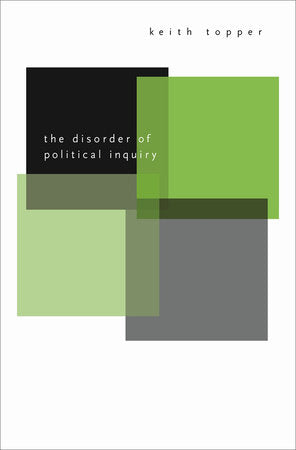 Disorder of Political Inquiry Hardcover by Keith Topper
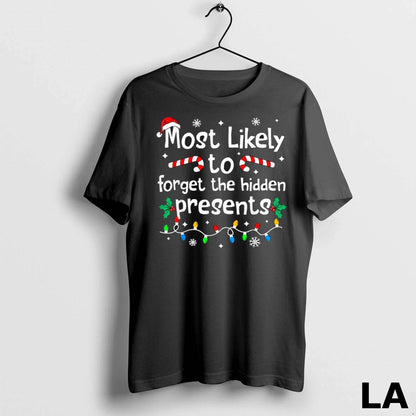 Original Most Likely To Forget Hidden Presents Matching Tee Trendy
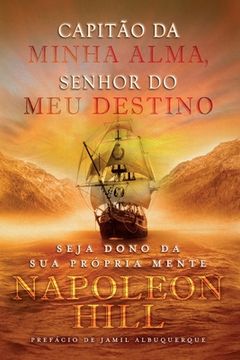 portada Capitão da Minha Alma, Senhor do meu Destino (in Portuguese)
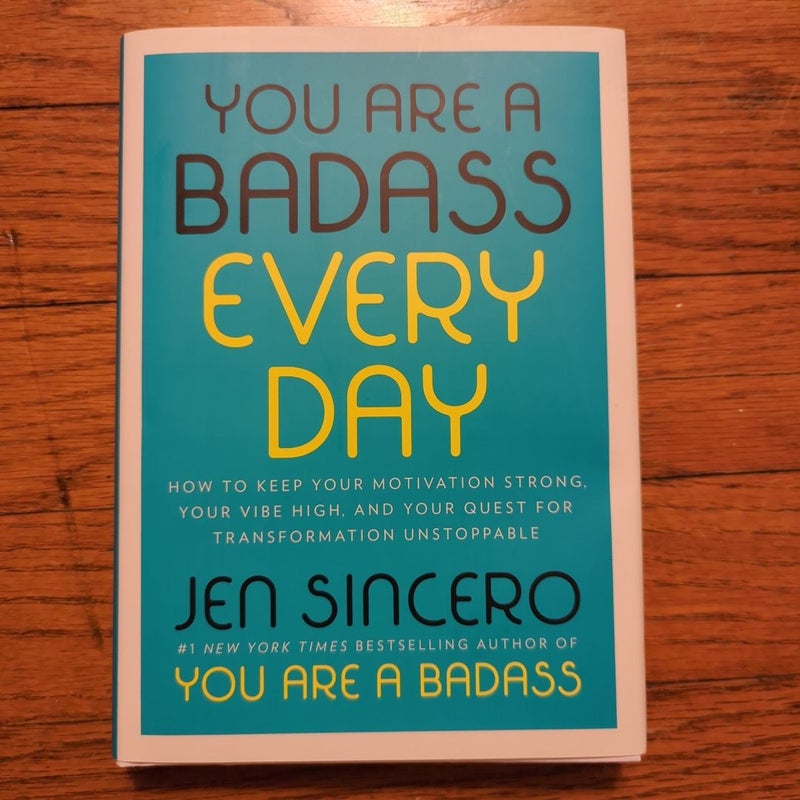 You Are a Badass Every Day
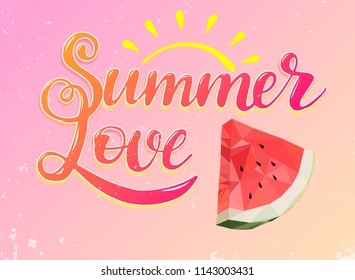hand lettered quote 'Summer Love' and abstract image of a watermelon makes it perfect for any kind of summer posters, cards, posters, banners, brochures etc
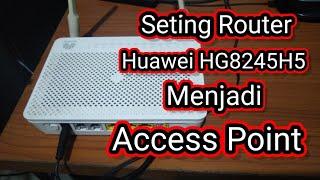 Seting Router Huawei HG8245H5 Menjadi Access Point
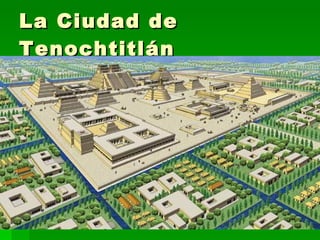 La Ciudad de Tenochtitlán 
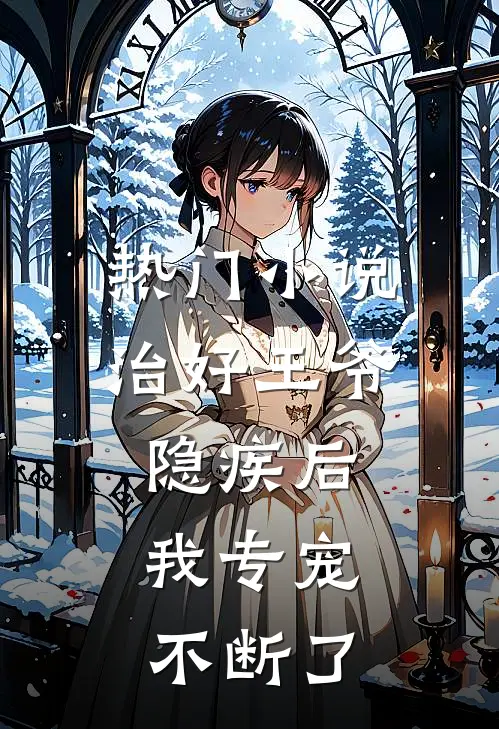 热门小说治好王爷隐疾后，我专宠不断了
========================
**To do**
The records above must be echoed exactly, minus their pictures.

**Exercise output**
 Disorder of Political Inquiry Hardcover by Keith Topper
 Original Most Likely To Forget Hidden Presents Matching Tee Trendy
 portada Capitão da Minha Alma, Senhor do meu Destino (in Portuguese)
 You Are a Badass Every Day
hand lettered quote 'Summer Love' and abstract image of a watermelon makes it perfect for any kind of summer posters, cards, posters, banners, brochures etc
 Seting Router Huawei HG8245H5 Menjadi Access Point
 La Ciudad de Tenochtitlán 
 热门小说治好王爷隐疾后，我专宠不断了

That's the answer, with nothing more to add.